Rest In Peace Rodney King

'Rodney King' photo (c) 2007, 4WardEver  Campaign UK - license: Renee of Womanist Musings

The beating of Rodney King was an example of police brutality that rang throughout the African Diaspora.  Watching the video, we knew that all that separated us from King was a simple matter of time and place.  I remember seeing the video for the first time and believing that finally, cops would be held accountable for their actions in the Black community, only to be horrified when the not guilty verdict was delivered.

As a Canadian, I remember most the smug reporting of our media on this issue, as though Canada does not have its own history of police brutality against people of colour, or its own history of criminalizing driving while Black. There was a failure to understand why this event resonated so deeply with us and it was cast repeatedly as an American issue, rather than an issue of race, which evenly effects all of the descendants of the African Slave trade.

It was with a heavy heart that I learned King was found dead at the bottom of his pool on Sunday.

King was not the perfect victim we were reminded repeatedly, as though one only had to be good  to avoid his fate, as though Blackness in and of itself doesn't have a history of being marked.  To even go down this road, one would have to ignore the impact of living in a White supremacist state as a person of colour. He was reared in a world that told him repeatedly that he did not matter and the verdict itself proved this to be true.  No matter what King was guilty of, no one deserved to have their civil rights violated like this, yet the excuses kept coming.

As Los Angeles erupted in righteous rage, King begged for peace, asking famously, "can't we all just get along?"  The answer then, and the answer now is no.  There is no getting along with White supremacy because it preys on our lives, it preys on our children and it preys on our souls.  Police brutality continues to be a problem in our communities. Racist Stop and Frisk policies continue to disproportionately target Black and Latino communities, and yet we are told that this is a public good and that it's about safety.  Is the world really that much safer believing the lie that only POC commit crimes? What about the psychological effect of  knowing that your race is enough to make you a target?

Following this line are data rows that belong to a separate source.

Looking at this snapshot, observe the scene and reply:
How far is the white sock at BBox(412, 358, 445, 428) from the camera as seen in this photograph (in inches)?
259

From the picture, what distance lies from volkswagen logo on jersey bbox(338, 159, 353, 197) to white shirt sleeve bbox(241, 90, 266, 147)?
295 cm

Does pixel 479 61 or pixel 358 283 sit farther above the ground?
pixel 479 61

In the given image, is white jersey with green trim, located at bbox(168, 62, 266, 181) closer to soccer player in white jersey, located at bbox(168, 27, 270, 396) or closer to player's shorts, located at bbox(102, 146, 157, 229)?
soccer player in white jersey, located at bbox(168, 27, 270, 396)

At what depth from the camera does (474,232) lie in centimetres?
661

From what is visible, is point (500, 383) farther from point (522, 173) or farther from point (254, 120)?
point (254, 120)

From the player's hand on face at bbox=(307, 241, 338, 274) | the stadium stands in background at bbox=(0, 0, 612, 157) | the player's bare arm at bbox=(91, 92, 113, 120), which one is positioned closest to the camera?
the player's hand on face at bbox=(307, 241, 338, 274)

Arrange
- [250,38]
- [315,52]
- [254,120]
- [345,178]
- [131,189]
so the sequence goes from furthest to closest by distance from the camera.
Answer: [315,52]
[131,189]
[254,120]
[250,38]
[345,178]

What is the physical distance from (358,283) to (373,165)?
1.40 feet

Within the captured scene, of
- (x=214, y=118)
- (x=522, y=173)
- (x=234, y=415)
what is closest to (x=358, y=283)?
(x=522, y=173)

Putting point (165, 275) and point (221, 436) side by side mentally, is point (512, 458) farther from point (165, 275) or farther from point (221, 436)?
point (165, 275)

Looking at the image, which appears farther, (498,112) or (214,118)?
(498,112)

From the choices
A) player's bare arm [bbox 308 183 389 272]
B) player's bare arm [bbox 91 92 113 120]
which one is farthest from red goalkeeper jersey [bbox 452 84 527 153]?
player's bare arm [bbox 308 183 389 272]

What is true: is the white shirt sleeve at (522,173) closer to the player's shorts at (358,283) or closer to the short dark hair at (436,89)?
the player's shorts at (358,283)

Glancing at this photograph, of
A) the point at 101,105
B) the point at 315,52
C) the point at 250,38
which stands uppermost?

Our clothing and our manner of presentation is at fault and threatening we are told and yet, even wearing a suit and leaving rehearsal, Giancarlo Esposito of Breaking Bad and Once Upon a Time was recently stopped and frisked at gunpoint.  What could he have done differently?  How should he have been less threatening?  He isn't even the only celebrity of colour to receive this treatment, just the latest. There is no rich enough, or good enough, to avoid being a target of racism.  When you have a cop bragging that he "fried another nigger,"  how exactly is this stop and frisk policy doing any good?  You'll all be relieved to learn that he isn't a racist though. This is why we can't just all get along.

There is some suspicion surrounding King's death and the statements of his girlfriend.  How and why he died is something that will be debated and questioned for some time to come I suspect.  At this moment however, what matters to me is the legacy that he left behind.  He inspired an entire generation to put behind its apathy and fight.  Many still view the riots as simple rampant lawlessness, rather than a result of a community in so much pain that it had no choice but to implode.  The beating of Rodney King revealed to the world the truth of what justice means when you are a person of colour and all of these years later, not a damn thing has been done to fix this situation.  Despite a Black president, and protests by Black civil rights leaders nothing has changed.

Rodney King was not a perfect man and such an expectation is not only unrealistic, it is victim blaming. His life has been dissected and twisted much in the same way that every single Black victim of White supremacy has experienced.  I don't seek now to re-envision him as a paragon of goodness because even that would be disrespectful.   If we remember one thing about King, we need to remember that he was human and respect all that this entails.  His humanity should have protected him, it should have made the brutality perpetrated against him unthinkable and but for the colour of his skin, it might very well have.  King deserved better than life gave him and I hope that in death, he finds the peace he was never able to achieve in life. For the rest of us, there can be no peace, as long as we understood to be sub human.